● Page excerpt:
────────────────
The integration and excision mechanisms of the Bacteroides conjugative transposon CTnDOT

Bacteroides spp. are Gram-negative, anaerobic bacteria that are predominant species in the human colon. One of the major reasons for the spread of antibiotic resistance genes among different Bacteroides spp. is due to the transposition of Bacteroides conjugative transposons (CTns). In this thesis, I have taken both genetic and biochemical approaches to investigate the integration and excision mechanisms of a typical Bacteroides conjugative transposon CTnDOT.; To study integration, I constructed a mini integration element after identification of a gene (intDOT) which has homology at amino acid level to members of Tyrosine Recombinase family. The results suggest that the integration step requires the intDOT, the attachment site (attDOT) and possibly a host factor. Integration of this miniature form of CTnDOT was not regulated by tetracycline. Excision of CTnDOT and formation of the circular intermediate were detected by PCR. Sequence analysis of the PCR products revealed that excision and integration of CTnDOT involve a coupling sequence-type mechanism.; Using the integrated mini-element as an excision indicator strain, I constructed a mini-excision system and confirmed that a gene called orf4, together with the regulatory genes, rteA-rteB-rteC , were necessary for excision of the integrated mini-element containing intDOT and the ends of CTnDOT. It was shown that orf3, the open reading frame upstream of orf4, is not essential for excision. My results suggest that the excision mechanism of CTnDOT appears to be different from that of any other known integrated transmissible element.; A critical requirement for studying transposition is the availability of a defined in vitro transposition system. Using the partial-purified CTnDOT Int protein, an in vitro integration system was developed and a host factor(s) from Bacteroides cell extract was shown to be important for integration. The CTnDOT Int protein catalyzes the in vitro integration reactions by a coupling sequence mechanism similar to the in vivo reaction. Purified E. coli integration host factor (IHF) can substitute for the Bacteroides host factor(s) and significantly stimulates in vitro integration.
────────────────
● Entries supplied:

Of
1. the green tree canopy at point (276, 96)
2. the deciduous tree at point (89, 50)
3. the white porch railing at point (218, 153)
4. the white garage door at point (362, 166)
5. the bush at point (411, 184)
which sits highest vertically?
────────────────
● Questions:
**A.** Answer each question from the thesis abstract on CTnDOT:
(i) According to the results, what does the integration step require?
(ii) Which open reading frame is not essential for excision?
(iii) What can substitute for the Bacteroides host factor(s) in the in vitro system?
**B.** List every gene or open reading frame named in the thesis abstract on CTnDOT.
**C.** Translate this sentence from the CTnDOT abstract into Spanish: "Integration of this miniature form of CTnDOT was not regulated by tetracycline."

● Solutions to the problems:
**A.**
(i) The intDOT gene, the attachment site (attDOT), and possibly a host factor.
(ii) orf3, the open reading frame upstream of orf4.
(iii) Purified E. coli integration host factor (IHF).

**B.** intDOT, orf4, rteA, rteB, rteC, orf3

**C.** La integración de esta forma en miniatura de CTnDOT no fue regulada por la tetraciclina.